TASK INPUTS Block Start

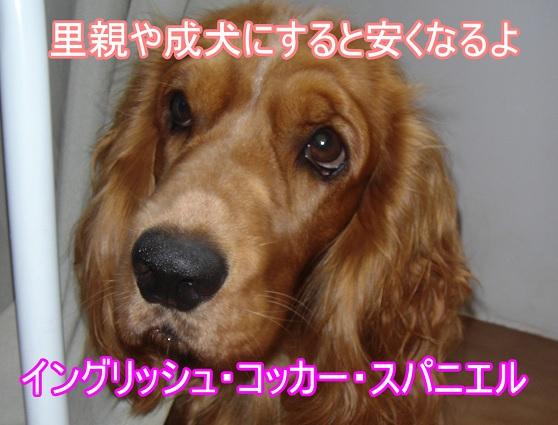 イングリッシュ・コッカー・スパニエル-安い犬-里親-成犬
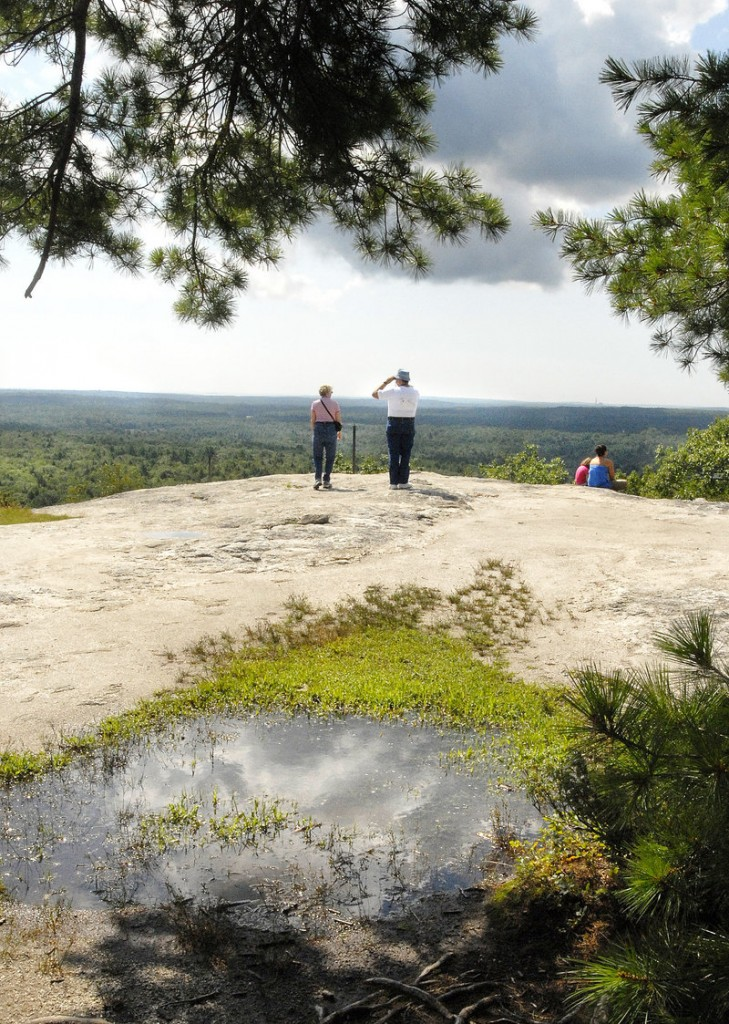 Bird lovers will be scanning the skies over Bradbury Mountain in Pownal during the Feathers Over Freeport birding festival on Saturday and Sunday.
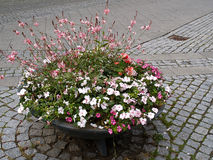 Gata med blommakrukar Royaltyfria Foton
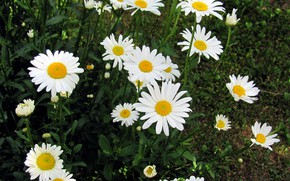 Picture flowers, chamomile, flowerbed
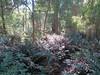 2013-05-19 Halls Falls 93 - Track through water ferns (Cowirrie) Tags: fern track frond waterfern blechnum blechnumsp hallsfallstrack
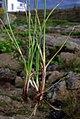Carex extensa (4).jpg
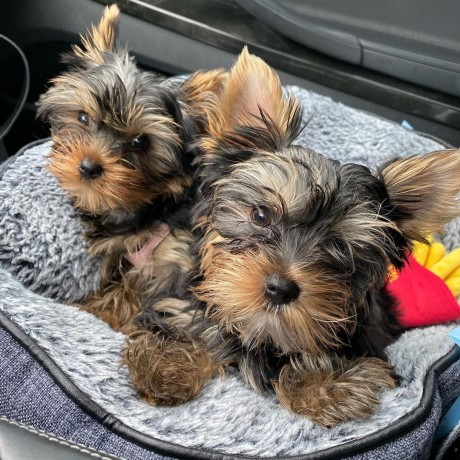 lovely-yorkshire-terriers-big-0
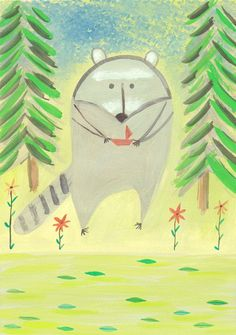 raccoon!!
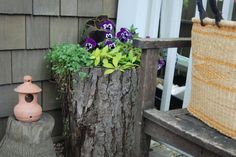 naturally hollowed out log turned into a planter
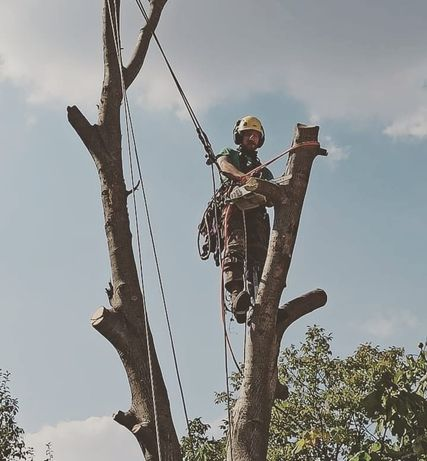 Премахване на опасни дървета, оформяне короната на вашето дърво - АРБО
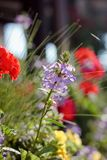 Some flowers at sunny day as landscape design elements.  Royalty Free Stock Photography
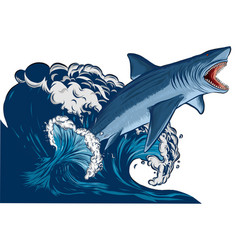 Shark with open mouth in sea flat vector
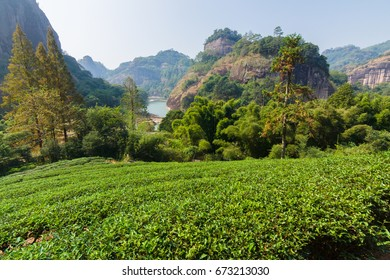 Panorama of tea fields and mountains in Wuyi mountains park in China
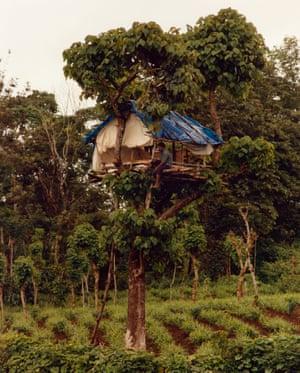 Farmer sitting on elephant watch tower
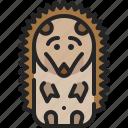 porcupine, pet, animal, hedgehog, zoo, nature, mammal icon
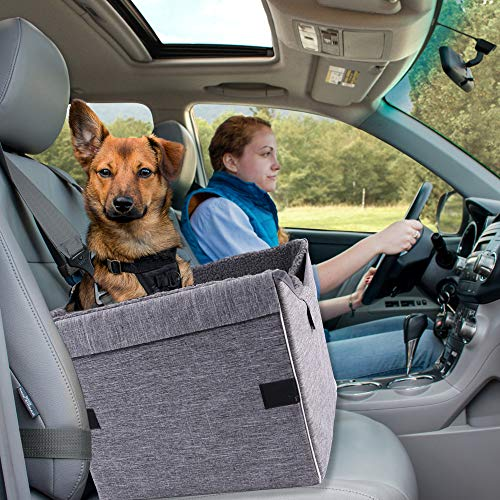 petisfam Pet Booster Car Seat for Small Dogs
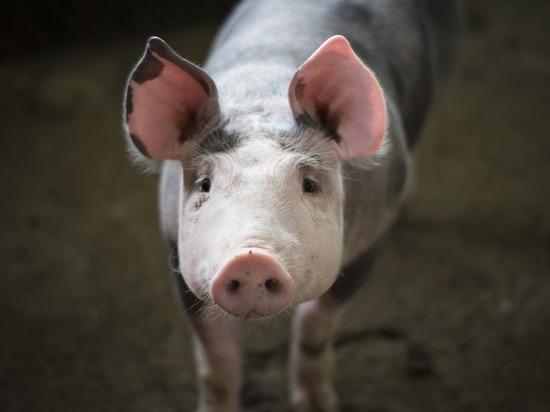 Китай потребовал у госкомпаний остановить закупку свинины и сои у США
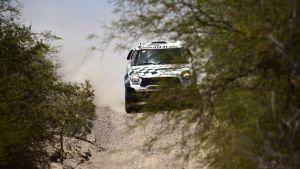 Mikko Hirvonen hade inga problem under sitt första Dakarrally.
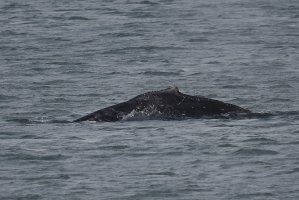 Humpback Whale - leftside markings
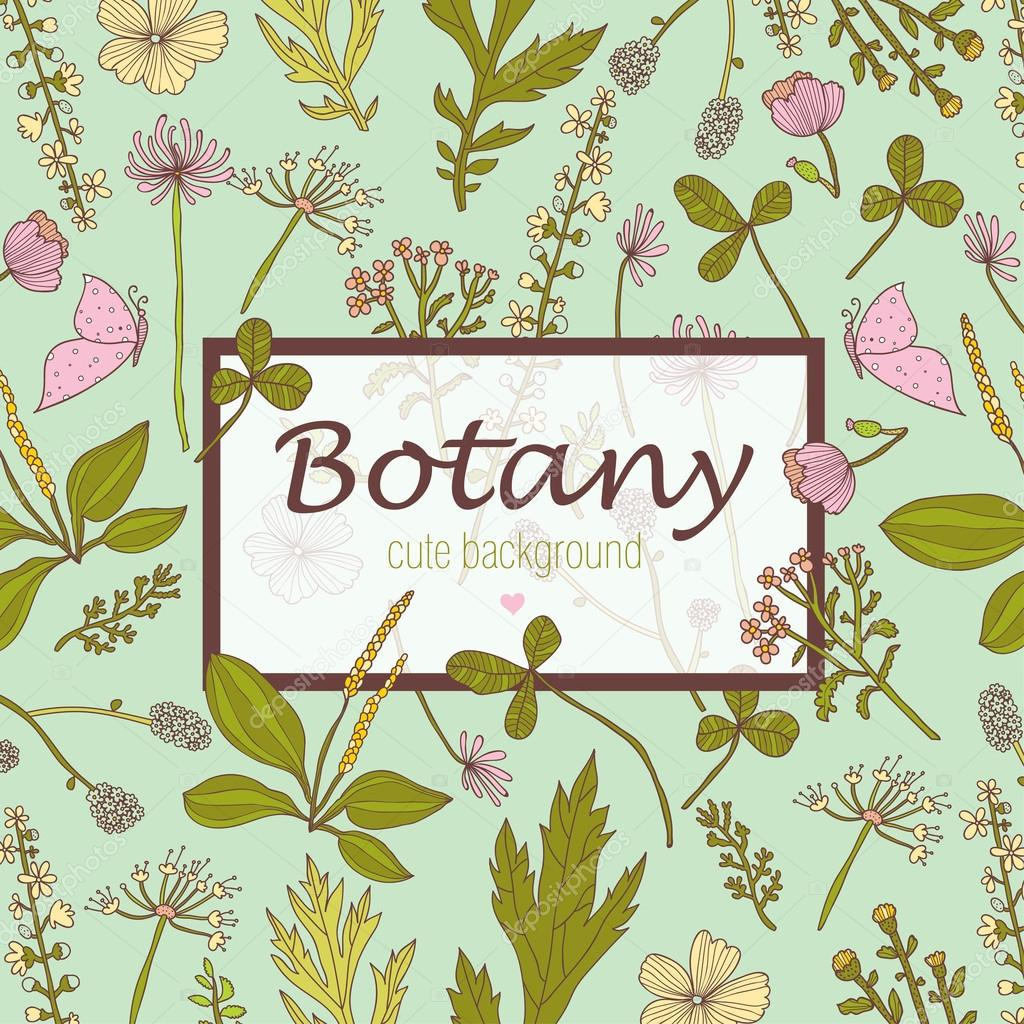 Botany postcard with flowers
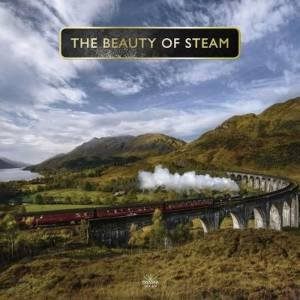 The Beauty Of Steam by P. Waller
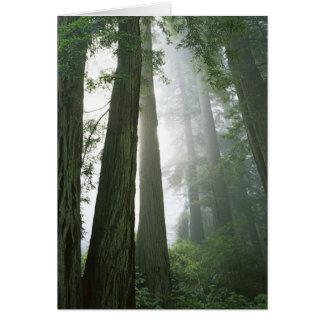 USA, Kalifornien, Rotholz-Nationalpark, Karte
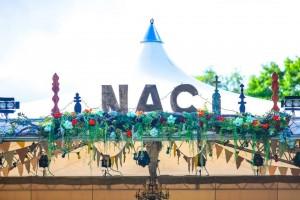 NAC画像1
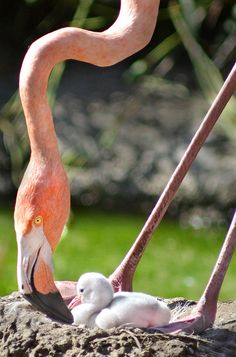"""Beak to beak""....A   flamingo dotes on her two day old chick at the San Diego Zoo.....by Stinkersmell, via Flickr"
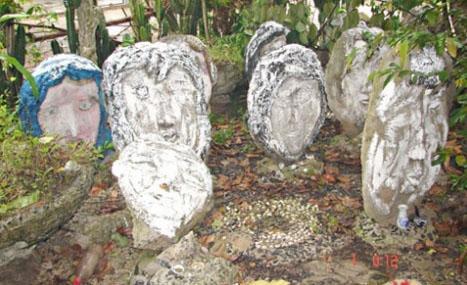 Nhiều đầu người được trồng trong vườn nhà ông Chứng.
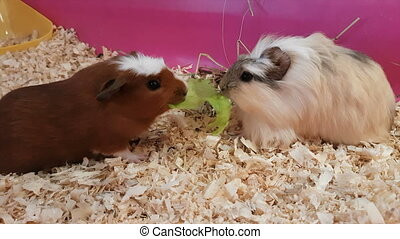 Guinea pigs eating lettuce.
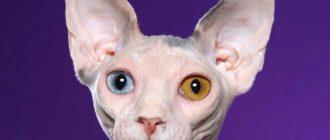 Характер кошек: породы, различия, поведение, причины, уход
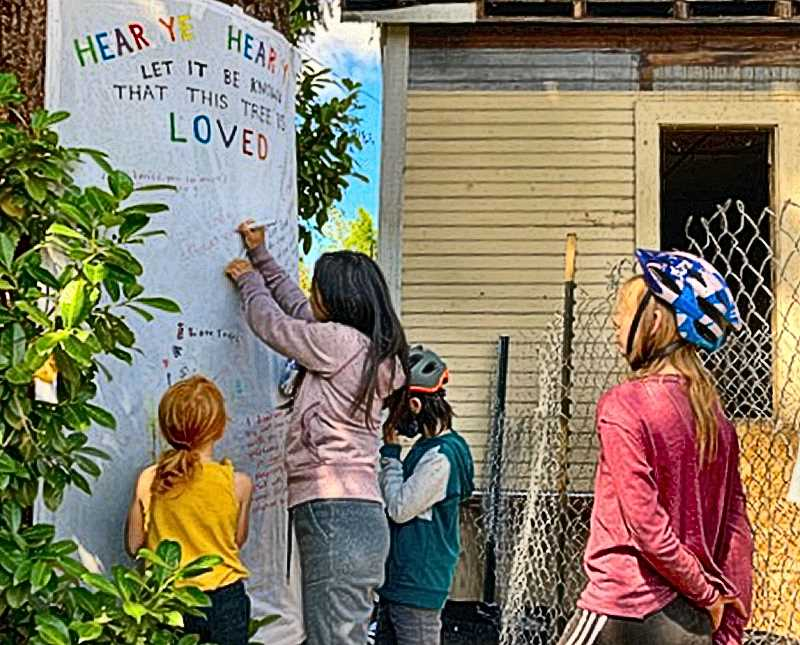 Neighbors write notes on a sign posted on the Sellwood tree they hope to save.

TASK INPUTS Block End

EXERCISE
With the pictures omitted, reproduce the records in full and exactly.

REPLY
 イングリッシュ・コッカー・スパニエル-安い犬-里親-成犬
 Bird lovers will be scanning the skies over Bradbury Mountain in Pownal during the Feathers Over Freeport birding festival on Saturday and Sunday.
 Gata med blommakrukar Royaltyfria Foton
 Picture flowers, chamomile, flowerbed
 2013-05-19 Halls Falls 93 - Track through water ferns (Cowirrie) Tags: fern track frond waterfern blechnum blechnumsp hallsfallstrack
Carex extensa (4).jpg
 lovely-yorkshire-terriers-big-0
 raccoon!!
 naturally hollowed out log turned into a planter
 Премахване на опасни дървета, оформяне короната на вашето дърво - АРБО
 Some flowers at sunny day as landscape design elements.  Royalty Free Stock Photography
 Shark with open mouth in sea flat vector
 Panorama of tea fields and mountains in Wuyi mountains park in China
 Farmer sitting on elephant watch tower
 porcupine, pet, animal, hedgehog, zoo, nature, mammal icon
 petisfam Pet Booster Car Seat for Small Dogs
 Китай потребовал у госкомпаний остановить закупку свинины и сои у США
 Mikko Hirvonen hade inga problem under sitt första Dakarrally.
 Humpback Whale - leftside markings
 Botany postcard with flowers
 The Beauty Of Steam by P. Waller
 USA, Kalifornien, Rotholz-Nationalpark, Karte
 NAC画像1
"""Beak to beak""....A   flamingo dotes on her two day old chick at the San Diego Zoo.....by Stinkersmell, via Flickr"
 Nhiều đầu người được trồng trong vườn nhà ông Chứng.
 Guinea pigs eating lettuce.
 Характер кошек: породы, различия, поведение, причины, уход
 Neighbors write notes on a sign posted on the Sellwood tree they hope to save.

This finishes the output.